5.   Okullar ile futbol bir türlü kardeş haline getirilemedi, yapılan dev protokollere rağmen herhangi bir adım atılamadı, tüm çabalara rağmen üniversitelerle ilişkiler zayıf. Türk futbolcusu iyi eğitimli değil, algılamada, taktik anlayışta ve koordinasyonda maalesef Avrupalı meslektaşlarının gerisindedir.

6.   Milli takımlar hala çağın şartlarına uygun uluslararası standartlarda örnek eğitim ve kamp merkezine kavuşmuş durumda değil.
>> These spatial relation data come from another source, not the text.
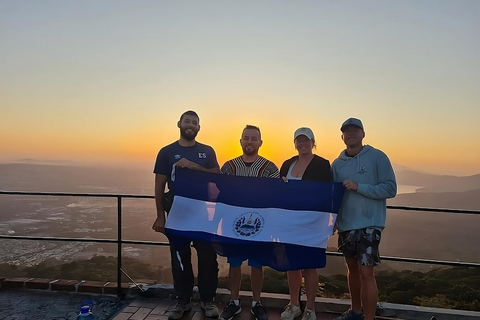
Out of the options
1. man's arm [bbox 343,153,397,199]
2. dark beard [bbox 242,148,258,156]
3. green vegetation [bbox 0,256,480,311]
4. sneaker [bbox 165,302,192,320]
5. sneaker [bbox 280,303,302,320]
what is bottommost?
green vegetation [bbox 0,256,480,311]

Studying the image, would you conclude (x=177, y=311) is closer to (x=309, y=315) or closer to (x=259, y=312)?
(x=259, y=312)

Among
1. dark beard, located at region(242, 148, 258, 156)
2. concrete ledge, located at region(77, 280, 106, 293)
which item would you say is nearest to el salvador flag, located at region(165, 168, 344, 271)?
dark beard, located at region(242, 148, 258, 156)

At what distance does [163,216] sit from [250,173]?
1.02 metres

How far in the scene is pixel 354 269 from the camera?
3.50 metres

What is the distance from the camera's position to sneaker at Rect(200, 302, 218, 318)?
3.70m

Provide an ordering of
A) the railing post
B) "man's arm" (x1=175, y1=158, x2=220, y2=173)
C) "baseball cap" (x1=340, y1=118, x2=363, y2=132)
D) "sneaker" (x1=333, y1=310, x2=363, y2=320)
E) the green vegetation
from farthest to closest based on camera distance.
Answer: the green vegetation → the railing post → "man's arm" (x1=175, y1=158, x2=220, y2=173) → "sneaker" (x1=333, y1=310, x2=363, y2=320) → "baseball cap" (x1=340, y1=118, x2=363, y2=132)

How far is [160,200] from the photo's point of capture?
12.7ft

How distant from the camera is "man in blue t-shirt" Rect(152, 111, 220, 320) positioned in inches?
148

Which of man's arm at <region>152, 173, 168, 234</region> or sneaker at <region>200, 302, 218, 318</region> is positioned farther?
man's arm at <region>152, 173, 168, 234</region>

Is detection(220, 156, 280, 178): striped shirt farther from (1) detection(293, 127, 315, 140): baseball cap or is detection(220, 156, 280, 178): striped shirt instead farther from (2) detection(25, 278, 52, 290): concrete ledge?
(2) detection(25, 278, 52, 290): concrete ledge

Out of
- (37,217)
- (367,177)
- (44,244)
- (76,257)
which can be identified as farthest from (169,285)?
(44,244)

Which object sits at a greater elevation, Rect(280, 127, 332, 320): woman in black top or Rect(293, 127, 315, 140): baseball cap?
Rect(293, 127, 315, 140): baseball cap

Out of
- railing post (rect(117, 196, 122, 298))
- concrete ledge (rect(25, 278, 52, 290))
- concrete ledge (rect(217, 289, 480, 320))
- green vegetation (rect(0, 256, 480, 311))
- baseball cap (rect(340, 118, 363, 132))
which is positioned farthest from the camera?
green vegetation (rect(0, 256, 480, 311))

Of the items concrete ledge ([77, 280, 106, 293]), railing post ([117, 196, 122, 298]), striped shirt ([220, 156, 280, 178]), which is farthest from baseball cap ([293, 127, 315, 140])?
concrete ledge ([77, 280, 106, 293])
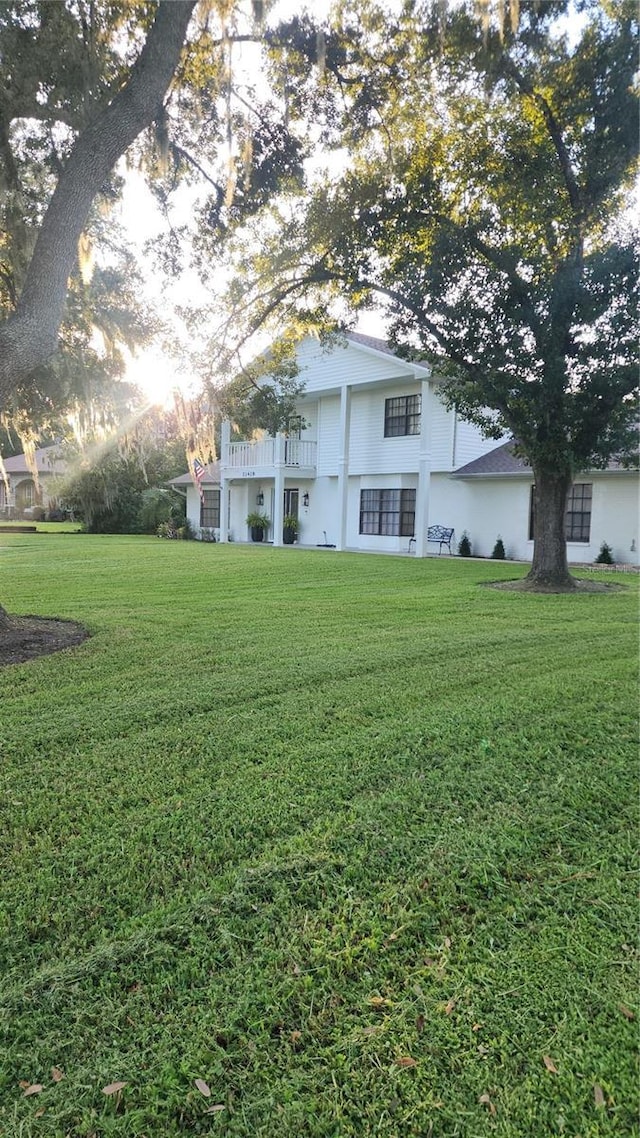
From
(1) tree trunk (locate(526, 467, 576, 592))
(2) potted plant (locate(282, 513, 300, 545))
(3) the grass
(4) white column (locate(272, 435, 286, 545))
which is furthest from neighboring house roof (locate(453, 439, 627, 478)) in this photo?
(3) the grass

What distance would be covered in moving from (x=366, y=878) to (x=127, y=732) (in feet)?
6.36

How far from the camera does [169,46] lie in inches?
239

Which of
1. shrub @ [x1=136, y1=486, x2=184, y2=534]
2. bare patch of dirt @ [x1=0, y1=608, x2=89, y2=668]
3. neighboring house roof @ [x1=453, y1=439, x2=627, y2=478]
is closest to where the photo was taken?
bare patch of dirt @ [x1=0, y1=608, x2=89, y2=668]

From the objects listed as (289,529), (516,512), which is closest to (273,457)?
(289,529)

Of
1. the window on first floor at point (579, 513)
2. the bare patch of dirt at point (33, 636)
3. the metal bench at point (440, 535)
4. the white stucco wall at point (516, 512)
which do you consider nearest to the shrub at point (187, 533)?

7.   Avrupa'daki futbolcu izleme komitelerini az sayıda insana bırakmamak gerekiyor.
Sakatlıkların büyük sorun olarak karşımıza gelmeye başladı. Türkiye antrenmanlarda yaşanan yumuşak doku yaralanmaları konusunda belki de Avrupa'da lider. Sahalarımızı, kulüp yapılandırmalarımızı, antrenman metotlarımızı, beslenme düzenlerini, kalitelerini, sporcuların dinlenme periyotlarını ve yaşam düzenlerini mercek altına almalıyız. Futbolcuların da kendilerine iyi bakmaları gerekiyor. Yoksa bu sakatlık olayını sadece sağlık kurullarına mal etmek doğru değil.


8.   Türkiye’nin dünya devi olmak için büyük bir potansiyeli var. Ama devlet, kamuoyu ve futbol camiasının yani 70 milyonun bir araya gelmesi şart.